**TASK ITEM:**
The output should be the listing below, limited to the lines from the one with "Truc Nhan lo goi Hoai Linh la thang anh 1" through the one with "plafonnier led moderne", exact and without pictures.

**MATERIAL FOR THE TASK:**
--

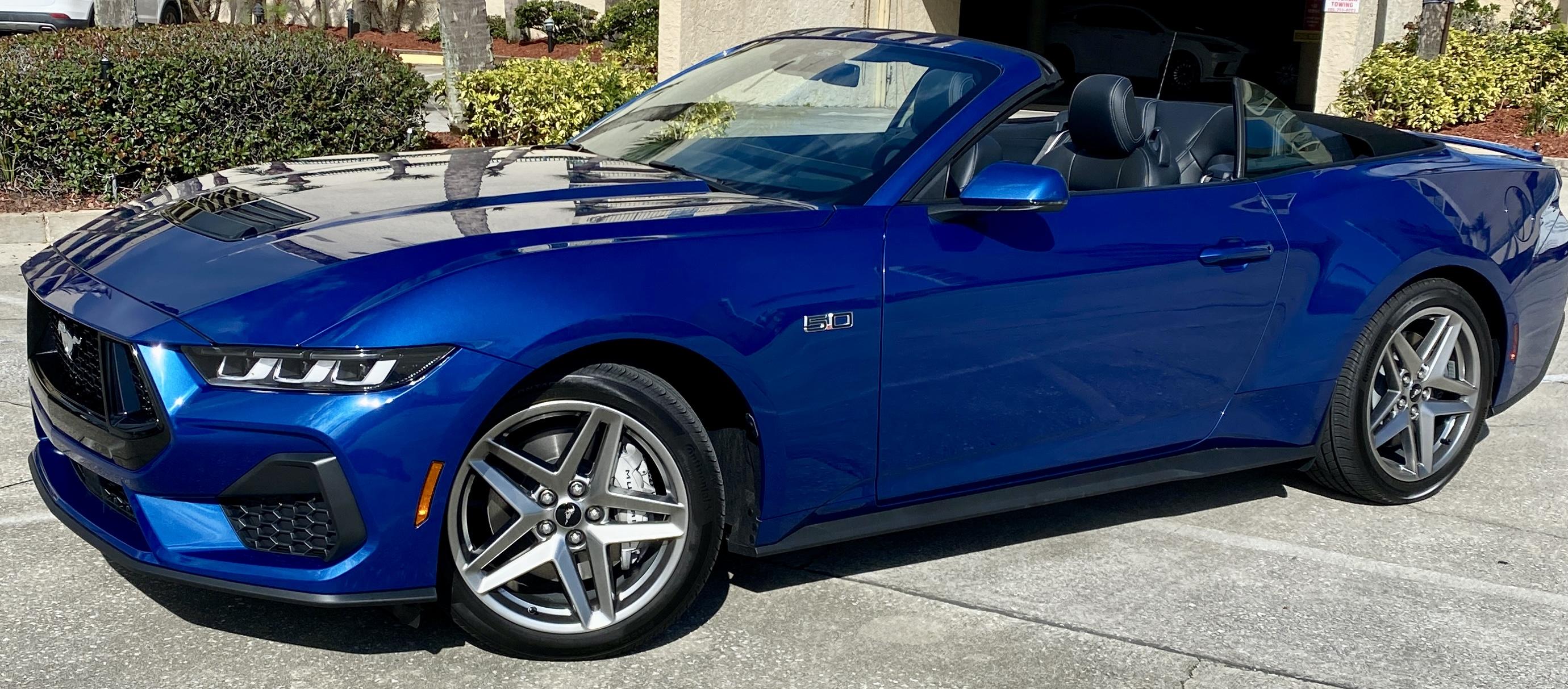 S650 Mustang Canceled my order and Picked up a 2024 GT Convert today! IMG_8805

--

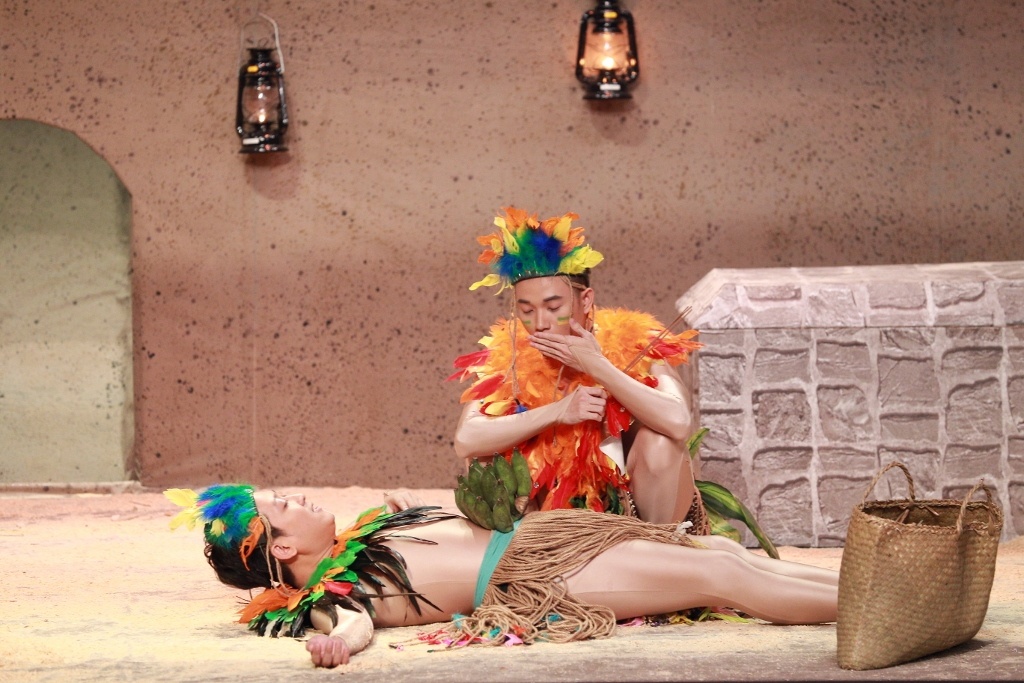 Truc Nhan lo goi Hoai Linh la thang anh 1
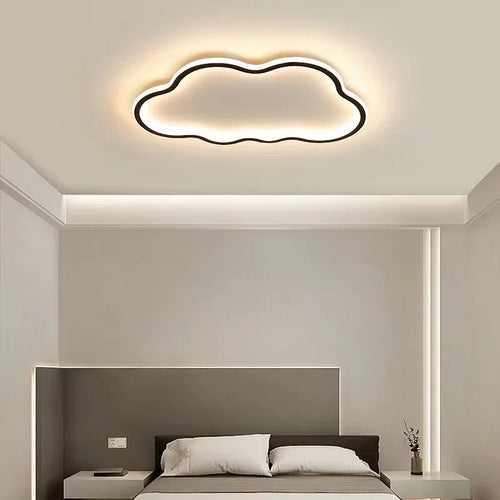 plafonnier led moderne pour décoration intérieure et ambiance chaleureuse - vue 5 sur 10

--

**TASK ANSWER:**
 Truc Nhan lo goi Hoai Linh la thang anh 1
 plafonnier led moderne pour décoration intérieure et ambiance chaleureuse - vue 5 sur 10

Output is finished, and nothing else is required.